Interesting, it seems then that there is more than one different instance of this bug then. Do you have any other FB or driver that interacts with the intel card other than the Intel's modesetting one? The VGA console could be one such driver.
For me disabling the EFI framebuffer solved the issue so far so maybe other
reporters may want to test and see if that solves the issue for them too.
I've neither had efifb nor fbsimple enabled on my XPS 15 9550, but I didn't
get rid of this problem until I added "intel_iommu=igfx_off" to my bootargs.
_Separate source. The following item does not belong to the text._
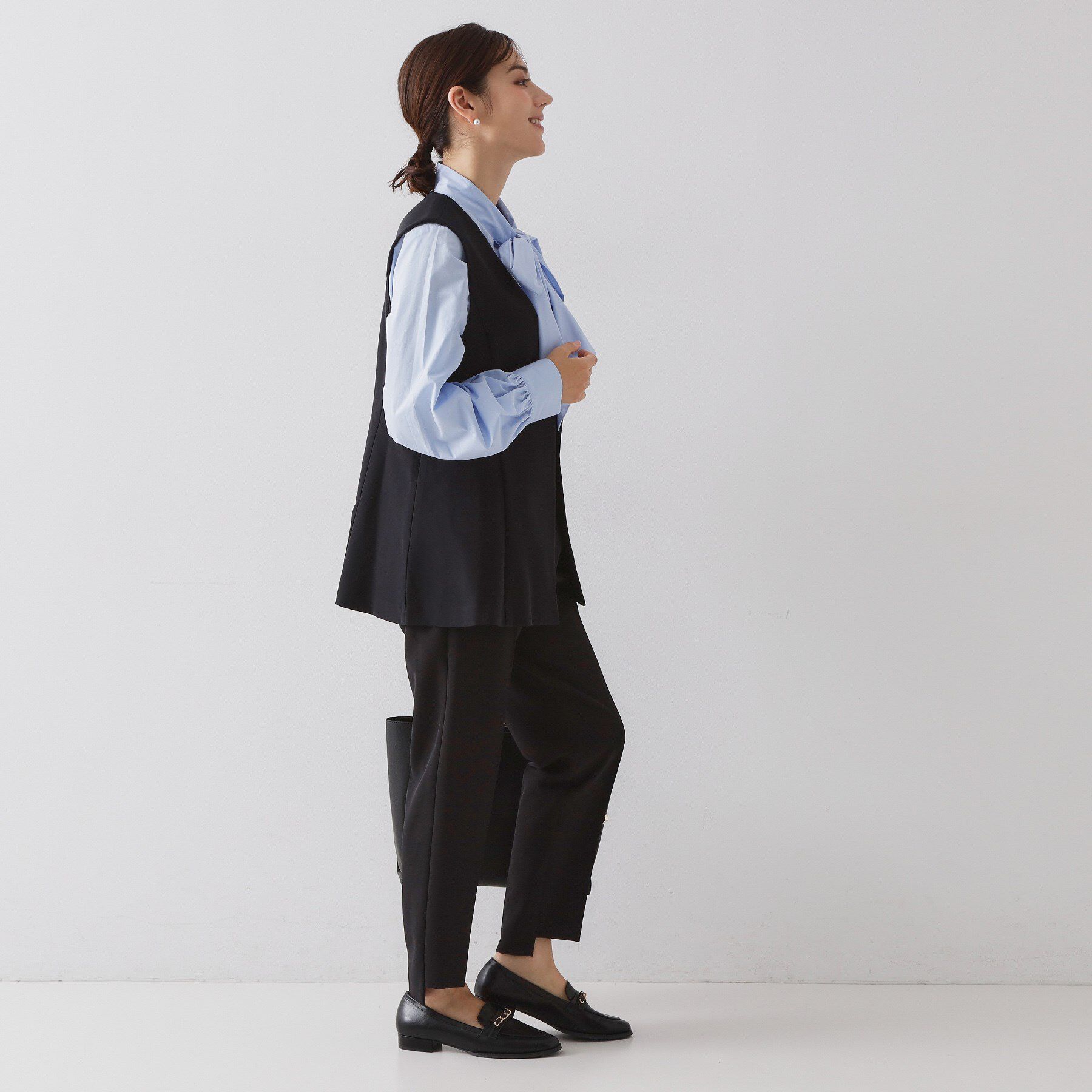 OPAQUE.CLIP「ステップヘムテーパードパンツ/セットアップ対応可【洗濯機OK】」|その他|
I failed to mention that I didn't come across this bug until trying some drm-intel-nightly based on 4.9.0, but efifb was never involved.
intel_iommu=igfx_off also solved a long standing bug with suspend on my machine, bug 97211
But, I don't know if what I'm experiencing is relevant here, since I didn't see this bug appear until just recently with drm-intel-nightly (and fixed again by using intel_iommu=igfx_off)
I guess we both are experiencing different bugs with similar symptoms.
In my case at least, the UEFI display driver clashes with the Intel one resulting in the IOMMU violations. This seems to be some kind of firmware bug where the firmware isn't playing along with the MMU settings and Intel's driver.
In yours, the cause may come from somewhere else, hopefully the devs can provide more guidance on what is triggering your case, but if sleep is involved chances are that firmware is somehow part of the issue.